### Bloc de texte
----------

Au moment où Graves retourna en Angleterre, en mars 1764, l’ambassadeur de France avait déposé de « lourdes plaintes » au sujet du comportement des capitaines de Graves sur la côte dont parlait le traité, spécialement en forçant les pêcheurs français à partir au plus tard le 10 septembre. Dans sa réplique, Graves se défendit, relativement à cette date du mois de septembre, en invoquant « l’usage du pays », et il accusa les Français de chercher simplement des excuses pour passer tout l’hiver sur la côte afin de faire du trappage, d’abattre des arbres et de construire des embarcations, d’une part, et de vivre dans ce qui était presque de « petites villes françaises », d’autre part. En mai 1764, l’Amirauté réprimanda Ruthven pour la « violence et la témérité » de son comportement, et le successeur de Graves, Palliser, reçut instructions d’empêcher les pêcheurs britanniques et ses propres officiers d’interrompre à l’avenir l’activité de pêche des Français. En même temps, l’Amirauté assurait Graves qu’elle était « tout à fait satisfaite de sa conduite à Terre-Neuve ». De fait, c’est pour une large part grâce à l’attitude résolue de Graves que le gouvernement britannique put rejeter entièrement une réclamation des Français, voulant que la côte mentionnée dans le traité de 1763 fût exclusivement réservée à leurs pêcheurs.

Réfléchissant aux trois années de son gouvernement, Graves fit remarquer franchement que beaucoup d’anciennes lois, en particulier celles qui favorisaient la pêche hauturière anglaise, étaient désuètes et non respectées. Il signala aussi que l’officier de marine qui assumait les fonctions de gouverneur était en position de faiblesse à cause de son inexpérience de l’administration civile, de l’absence de conseillers désintéressés et de la courte durée de son mandat : « le premier été, le gouverneur n’est pas censé connaître quoi que ce soit de ce qui fait l’objet de ses responsabilités ; le deuxième, il a conservé précieusement un tas de rapports incompatibles et contradictoires concernant les coutumes et l’intérêt du pays, qui lui ont été présentés exactement dans le sens des préoccupations de ceux qui les préparent ; le troisième été, comme il commence à connaître quelque peu les gens et à faire la part du vrai et du faux, il est rejeté et on n’entend plus parler de lui de sorte que, malgré ses bonnes dispositions et la peine qu’il se donne, on ne peut attendre grand-chose de lui ».

----------

### Données recueillies
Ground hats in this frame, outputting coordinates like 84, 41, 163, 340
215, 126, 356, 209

----------

### Consignes de l'exercice
Indiquez, d'après le texte sur Graves, la date à laquelle les capitaines de Graves forçaient les pêcheurs français à partir au plus tard. Le matériel ne joue aucun rôle dans cet exercice.

### Réponse écrite
Le 10 septembre.